§ **ITEMS**:
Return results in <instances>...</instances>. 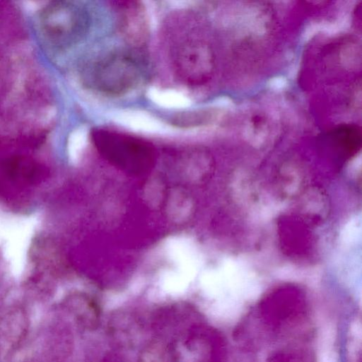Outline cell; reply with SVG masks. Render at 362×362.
I'll return each mask as SVG.
<instances>
[{
    "label": "cell",
    "mask_w": 362,
    "mask_h": 362,
    "mask_svg": "<svg viewBox=\"0 0 362 362\" xmlns=\"http://www.w3.org/2000/svg\"><path fill=\"white\" fill-rule=\"evenodd\" d=\"M173 64L179 78L192 85L200 84L209 77L213 61L210 49L199 40L186 39L173 52Z\"/></svg>",
    "instance_id": "3957f363"
},
{
    "label": "cell",
    "mask_w": 362,
    "mask_h": 362,
    "mask_svg": "<svg viewBox=\"0 0 362 362\" xmlns=\"http://www.w3.org/2000/svg\"><path fill=\"white\" fill-rule=\"evenodd\" d=\"M337 354L331 350H323L321 351L318 356V362H337Z\"/></svg>",
    "instance_id": "8992f818"
},
{
    "label": "cell",
    "mask_w": 362,
    "mask_h": 362,
    "mask_svg": "<svg viewBox=\"0 0 362 362\" xmlns=\"http://www.w3.org/2000/svg\"><path fill=\"white\" fill-rule=\"evenodd\" d=\"M351 334L354 335L355 337H361V325L359 322H354L351 324V328H350Z\"/></svg>",
    "instance_id": "52a82bcc"
},
{
    "label": "cell",
    "mask_w": 362,
    "mask_h": 362,
    "mask_svg": "<svg viewBox=\"0 0 362 362\" xmlns=\"http://www.w3.org/2000/svg\"><path fill=\"white\" fill-rule=\"evenodd\" d=\"M141 75V68L134 57L117 52L96 62L90 67L87 80L88 85L100 93L119 95L134 89Z\"/></svg>",
    "instance_id": "6da1fadb"
},
{
    "label": "cell",
    "mask_w": 362,
    "mask_h": 362,
    "mask_svg": "<svg viewBox=\"0 0 362 362\" xmlns=\"http://www.w3.org/2000/svg\"><path fill=\"white\" fill-rule=\"evenodd\" d=\"M90 136L98 151L117 163L141 167L153 160V146L141 138L103 128L93 129Z\"/></svg>",
    "instance_id": "7a4b0ae2"
},
{
    "label": "cell",
    "mask_w": 362,
    "mask_h": 362,
    "mask_svg": "<svg viewBox=\"0 0 362 362\" xmlns=\"http://www.w3.org/2000/svg\"><path fill=\"white\" fill-rule=\"evenodd\" d=\"M119 14V29L132 46L140 47L148 38V21L145 8L137 1H115Z\"/></svg>",
    "instance_id": "277c9868"
},
{
    "label": "cell",
    "mask_w": 362,
    "mask_h": 362,
    "mask_svg": "<svg viewBox=\"0 0 362 362\" xmlns=\"http://www.w3.org/2000/svg\"><path fill=\"white\" fill-rule=\"evenodd\" d=\"M29 320L21 308L6 311L0 316V340L8 350L16 349L26 337Z\"/></svg>",
    "instance_id": "5b68a950"
}]
</instances>
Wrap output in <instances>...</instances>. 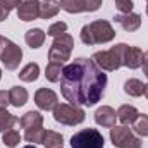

§ **WHAT TO WORK ON**: Count the lines of the material above that contain the string "http", treating uppercase and lowercase as different. Give only the number.

§ **FINISHED ANSWER**: 7